- _The request_: Transcribe every one of the records verbatim, preserving each line as it appears. Leave the pictures out of the transcription.

(Spatial reasoning records)

—————

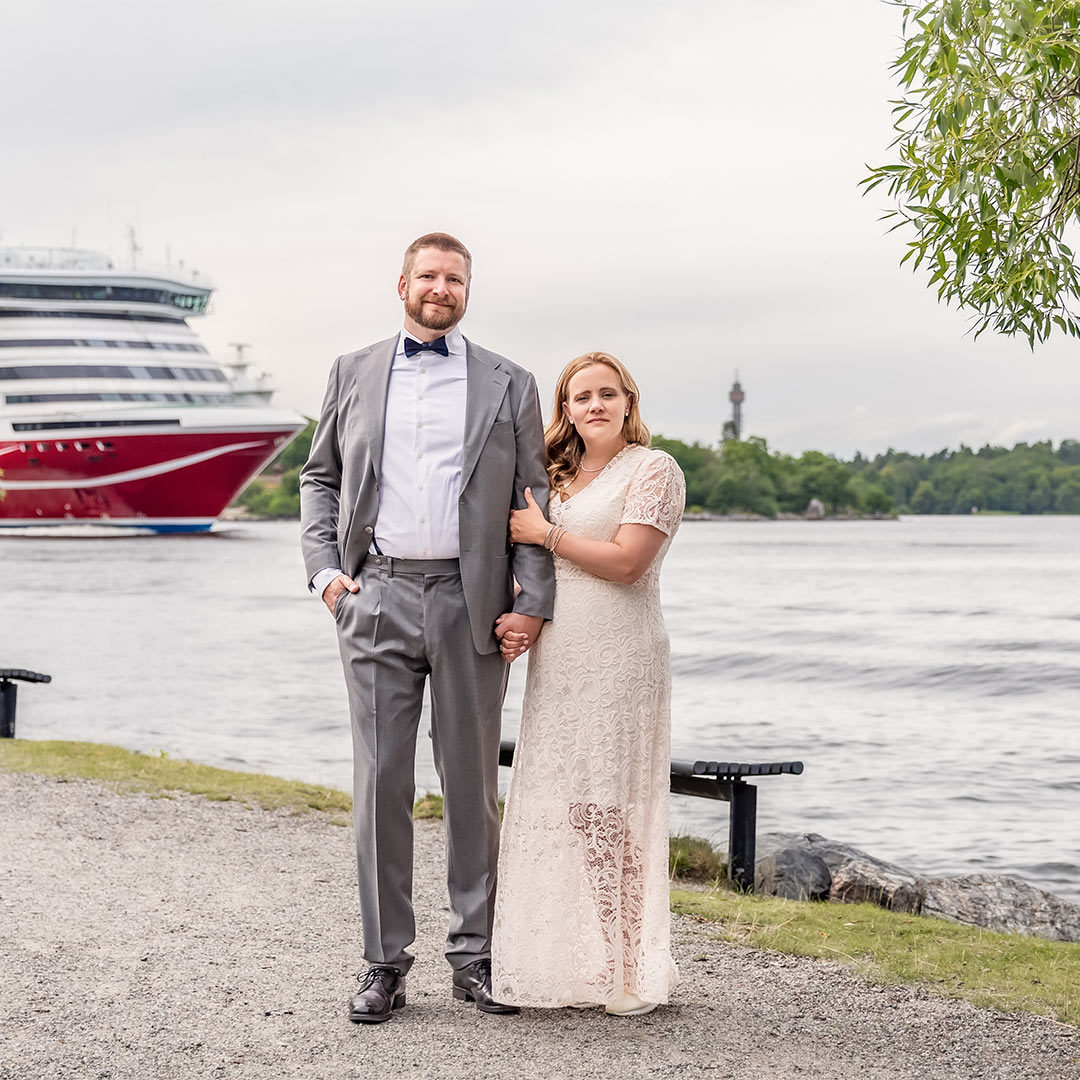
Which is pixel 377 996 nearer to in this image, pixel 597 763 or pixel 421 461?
pixel 597 763

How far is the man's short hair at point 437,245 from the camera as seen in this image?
3.21 meters

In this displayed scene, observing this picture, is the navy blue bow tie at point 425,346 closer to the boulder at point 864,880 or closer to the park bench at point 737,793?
the park bench at point 737,793

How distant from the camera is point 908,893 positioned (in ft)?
16.9

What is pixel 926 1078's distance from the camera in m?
2.90

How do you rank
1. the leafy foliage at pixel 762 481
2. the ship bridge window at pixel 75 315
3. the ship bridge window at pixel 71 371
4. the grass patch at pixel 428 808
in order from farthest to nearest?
the leafy foliage at pixel 762 481 < the ship bridge window at pixel 71 371 < the ship bridge window at pixel 75 315 < the grass patch at pixel 428 808

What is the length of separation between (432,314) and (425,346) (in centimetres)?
11

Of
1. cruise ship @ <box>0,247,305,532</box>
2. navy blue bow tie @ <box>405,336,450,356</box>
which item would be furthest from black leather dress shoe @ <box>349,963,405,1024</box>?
cruise ship @ <box>0,247,305,532</box>

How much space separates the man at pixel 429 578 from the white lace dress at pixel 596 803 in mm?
119

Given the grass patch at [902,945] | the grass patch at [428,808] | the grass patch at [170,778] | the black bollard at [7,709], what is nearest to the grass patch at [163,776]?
the grass patch at [170,778]

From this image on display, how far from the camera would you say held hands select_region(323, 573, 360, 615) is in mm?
3232

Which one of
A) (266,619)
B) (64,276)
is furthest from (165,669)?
(64,276)

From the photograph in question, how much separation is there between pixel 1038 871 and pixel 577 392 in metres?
6.10

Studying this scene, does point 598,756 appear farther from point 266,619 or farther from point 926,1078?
point 266,619

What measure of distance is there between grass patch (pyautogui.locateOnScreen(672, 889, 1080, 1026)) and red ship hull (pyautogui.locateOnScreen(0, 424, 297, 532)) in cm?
4263
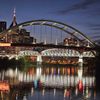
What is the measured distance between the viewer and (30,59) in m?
146

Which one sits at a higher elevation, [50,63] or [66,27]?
[66,27]

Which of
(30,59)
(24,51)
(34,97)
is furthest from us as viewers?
(30,59)

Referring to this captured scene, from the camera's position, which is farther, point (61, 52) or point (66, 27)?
point (61, 52)

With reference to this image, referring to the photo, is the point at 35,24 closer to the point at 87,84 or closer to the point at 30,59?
the point at 87,84

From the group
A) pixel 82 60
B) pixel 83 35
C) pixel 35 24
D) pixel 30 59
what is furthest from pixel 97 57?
pixel 30 59

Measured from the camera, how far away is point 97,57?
98.8 metres

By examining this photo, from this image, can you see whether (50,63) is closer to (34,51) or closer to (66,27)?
(34,51)

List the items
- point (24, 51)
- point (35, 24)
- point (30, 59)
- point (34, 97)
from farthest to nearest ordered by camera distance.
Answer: point (30, 59), point (24, 51), point (35, 24), point (34, 97)

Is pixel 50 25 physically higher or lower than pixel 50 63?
higher

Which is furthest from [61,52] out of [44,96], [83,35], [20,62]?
[44,96]

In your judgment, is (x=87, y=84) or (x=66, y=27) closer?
(x=87, y=84)

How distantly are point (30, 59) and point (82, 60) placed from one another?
23.7 metres

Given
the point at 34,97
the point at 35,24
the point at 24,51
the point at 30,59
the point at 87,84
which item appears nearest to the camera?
the point at 34,97

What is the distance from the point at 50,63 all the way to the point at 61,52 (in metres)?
16.1
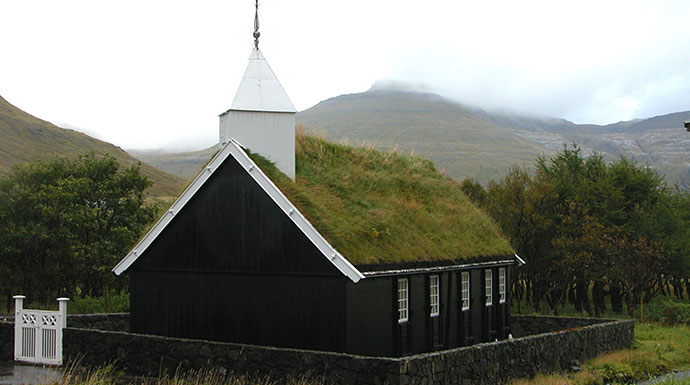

—————

- _Answer to this problem_:
Which is pixel 377 996 nearer to in this image, pixel 597 763 or pixel 421 461?
pixel 597 763

How far is the man's short hair at point 437,245 from the camera as seen in this image?
3.21 meters

In this displayed scene, observing this picture, is the navy blue bow tie at point 425,346 closer to the boulder at point 864,880 or closer to the park bench at point 737,793?
the park bench at point 737,793

How distant from the camera is point 908,893 positioned (in ft)?
16.9

What is pixel 926 1078's distance from the camera in m?
2.90

How do you rank
1. the leafy foliage at pixel 762 481
2. the ship bridge window at pixel 75 315
3. the ship bridge window at pixel 71 371
4. the grass patch at pixel 428 808
in order from farthest to nearest?
the leafy foliage at pixel 762 481 < the ship bridge window at pixel 71 371 < the ship bridge window at pixel 75 315 < the grass patch at pixel 428 808

What is the length of separation between (432,314) and (425,346) (in centimetres)?
11

Of
1. cruise ship @ <box>0,247,305,532</box>
2. navy blue bow tie @ <box>405,336,450,356</box>
which item would be furthest from black leather dress shoe @ <box>349,963,405,1024</box>?
cruise ship @ <box>0,247,305,532</box>

How much space separates the man at pixel 429 578 from the white lace dress at pixel 596 803 in mm?
119

Given the grass patch at [902,945] | the grass patch at [428,808] | the grass patch at [170,778] | the black bollard at [7,709], what is nearest to the grass patch at [163,776]?
the grass patch at [170,778]

From this image on display, how far from the camera would you say held hands select_region(323, 573, 360, 615) is in mm?
3232

Which one of
A) (266,619)
B) (64,276)
is furthest from (165,669)?
(64,276)

From the photograph in question, how much separation is there between pixel 1038 871 and pixel 577 392 in metres?
6.10

Studying this scene, does point 598,756 appear farther from point 266,619 or farther from point 926,1078?
point 266,619

What measure of distance is there between grass patch (pyautogui.locateOnScreen(672, 889, 1080, 1026)) and red ship hull (pyautogui.locateOnScreen(0, 424, 297, 532)) in cm?
4263
What is the measured distance between the viewer and (30,59) in m?
146

Which one sits at a higher elevation, [50,63] or [66,27]?
[66,27]

Which of
(30,59)
(24,51)
(34,97)
is furthest from us as viewers?
(30,59)

Referring to this captured scene, from the camera's position, which is farther, point (61, 52) or point (66, 27)?
point (61, 52)

With reference to this image, referring to the photo, is the point at 35,24 closer to the point at 87,84 or closer to the point at 30,59?
the point at 87,84

From the group
A) pixel 82 60
B) pixel 83 35
C) pixel 35 24
D) pixel 30 59
what is furthest from pixel 97 57?
pixel 30 59

Measured from the camera, how far away is point 97,57?
98.8 metres

By examining this photo, from this image, can you see whether (50,63) is closer to (34,51) or closer to (66,27)?
(34,51)

List the items
- point (24, 51)
- point (35, 24)
- point (30, 59)
- point (34, 97)
from farthest to nearest ordered by camera distance.
Answer: point (30, 59), point (24, 51), point (35, 24), point (34, 97)

Is pixel 50 25 physically higher or lower than pixel 50 63?
higher

Which is furthest from [61,52] out of [44,96], [83,35], [20,62]?
[44,96]

In your judgment, is (x=87, y=84) or (x=66, y=27) closer?
(x=87, y=84)

How distantly are point (30, 59) and point (82, 60) placed from one another?
23.7 metres

Given
the point at 34,97
the point at 35,24
the point at 24,51
the point at 30,59
the point at 87,84
which item appears nearest to the camera?
the point at 34,97

What is the distance from the point at 50,63 all the way to the point at 61,52 (in metres)?
16.1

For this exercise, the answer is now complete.